Discussion 7150 Aluminium Alloy seems to age-creeps more readily than 2024 Aluminium Alloy. This may be the result of two factors. Firstly, the stresses applied to the 7150 W51 Aluminium Alloy were higher than those applied to the 2024 T351 Aluminium Alloy (350MPa against 230 MPa). Obviously, 7150 Aluminium Alloy being a stronger material than the 2024 Aluminum Alloy can be subjected to higher stresses. For example, the ratio of the yield stresses when fully aged are 1.63 while the ratios of the applied stresses in the tests was 1.52. Secondly, the 2024 Aluminium Alloy was already aged to a temper T351 while the 7150 Aluminium Alloy was not artificially aged prior to testing.
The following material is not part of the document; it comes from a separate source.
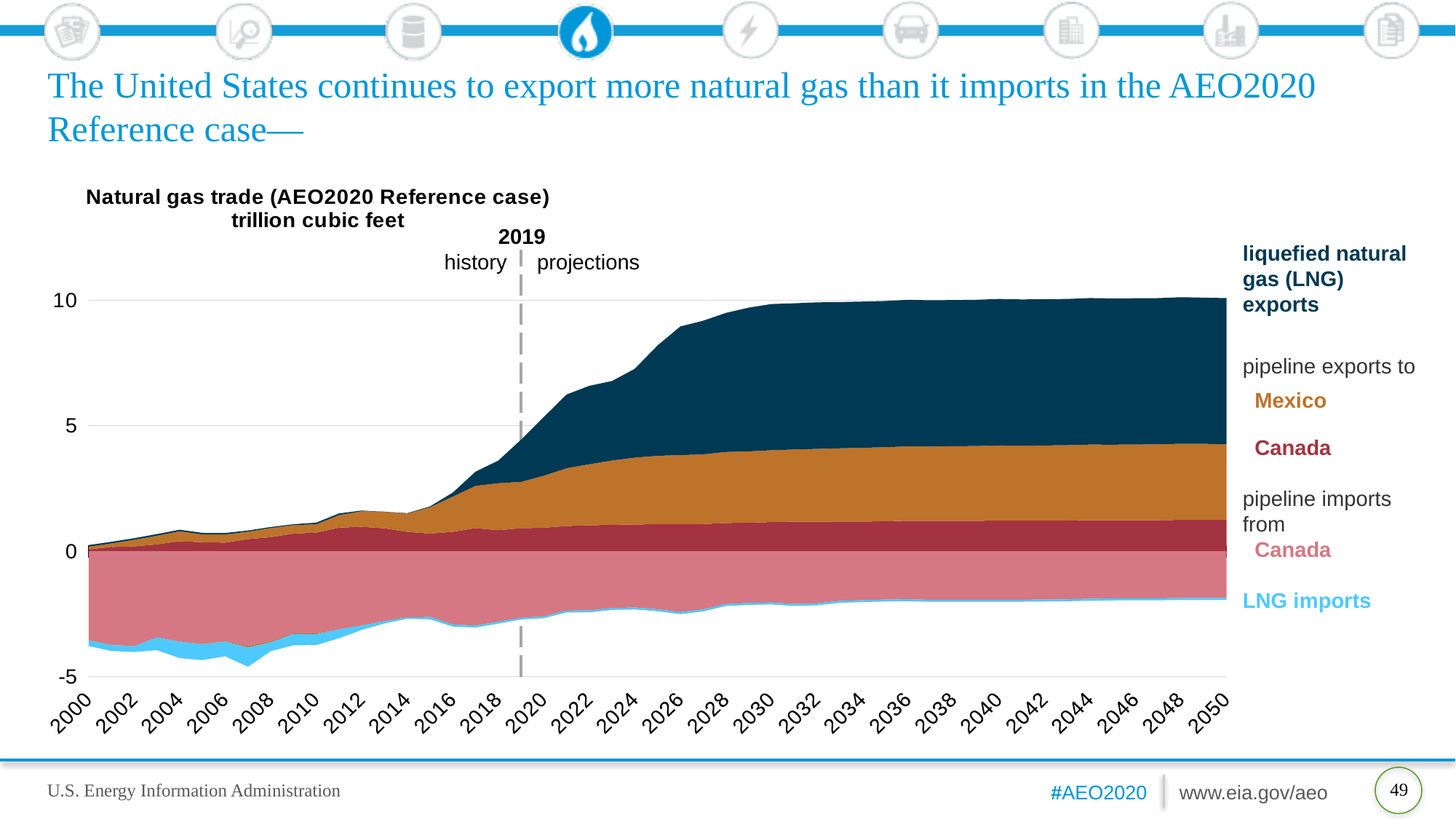
Which year marks the boundary between history and projections on the chart? 2019 Is the total of natural gas exports (the stacked area above zero) in 2010 greater or less than 5 trillion cubic feet? less Is the total of natural gas exports (the stacked area above zero) in 2050 greater or less than 5 trillion cubic feet? greater How many year labels are shown on the x axis? 26 In 2050, which is larger: pipeline exports to Mexico or pipeline exports to Canada? pipeline exports to Mexico Which export series is the largest in 2050? liquefied natural gas (LNG) exports What kind of chart is shown on the slide? Stacked area chart Do total natural gas exports rise or fall between 2019 and 2030? rise Does the magnitude of total natural gas imports (the area below zero) get larger or smaller from 2000 to 2050? smaller What unit is the chart's vertical axis measured in? trillion cubic feet How many series does the chart's legend list? 5 What is the title of the chart? Natural gas trade (AEO2020 Reference case)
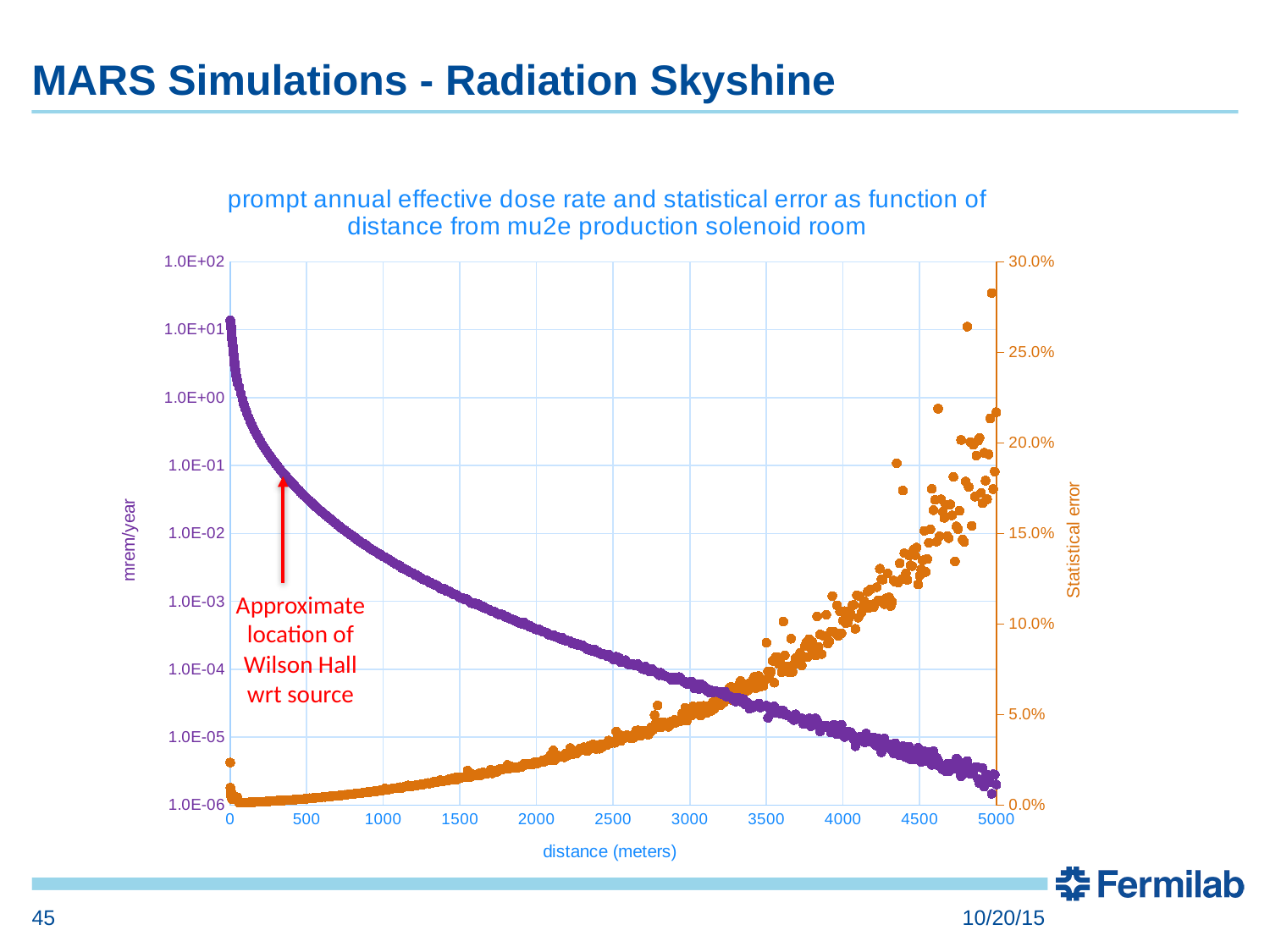
Is the statistical error (orange series) at 4000 meters greater or less than 5.0%? greater Is the dose rate (purple series) at 4000 meters greater or less than 1.0E-04 mrem/year? less Does the dose rate (purple series, mrem/year) rise or fall as distance increases? fall How many data series are plotted on the chart? 2 What is the maximum value shown on the right-hand (Statistical error) axis? 30.0% Is the dose rate (purple series) at 500 meters greater or less than 1.0E-02 mrem/year? greater What is the largest distance value shown on the x axis? 5000 What is the label of the x axis? distance (meters) Does the statistical error (orange series) rise or fall as distance increases? rise What is the title of the chart? prompt annual effective dose rate and statistical error as function of distance from mu2e production solenoid room What kind of chart is shown on the slide? scatter chart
This means that the 7150 Aluminium alloy material tested was initially softer than the 2024 Aluminium Alloy fully aged material tested, which may result in a higher creep rate than may be anticipated by the ratio of 1.52 mentioned above.

From these results the potential for a method of creep forming metallic components including a step of applying cyclic loading/vibration is very good.

Such a technique will enable large components to be creep formed economically, whilst maintaining the necessary accuracy and thus keeping the component within the required tolerance.

CLAIMS 1. A method of creep forming a metallic component including the steps of applying a static loading and a cyclic loading to the component during the creep forming thereof.

2. A method of creep forming a metallic component as in claim 1 wherein the magnitude of the cyclic loading is less than or equal to 10% of the magnitude of the static loading.

3. A method of creep forming a metallic component as in claim 2 wherein the magnitude of the cyclic loading is less than or equal to 5% of the magnitude of the static loading.

4. A method of creep forming a metallic component as in claim 3 wherein the magnitude of the cyclic loading is less than or equal to 2% of the magnitude of the static loading.

5. A method of creep forming a metallic component as in claim 4 wherein the magnitude of the cyclic loading is less than or equal to 1 % of the magnitude of the static loading.

6. A method of creep forming a metallic component as in any preceeding claim wherein a portion of the cyclic loading is vibration.

7. A method of creep forming a metallic component as in any preceding claim in which the cyclic loading has a frequency of 1 Hz to 1, OOOHz.

8. A method of creep forming a metallic component as in claim 7 wherein the cyclic loading has a frequency of 1 OHz to 100Hz.

9. A method of creep forming a metallic component as in claim 8 wherein the cyclic loading has a frequency of 20Hz to 50Hz.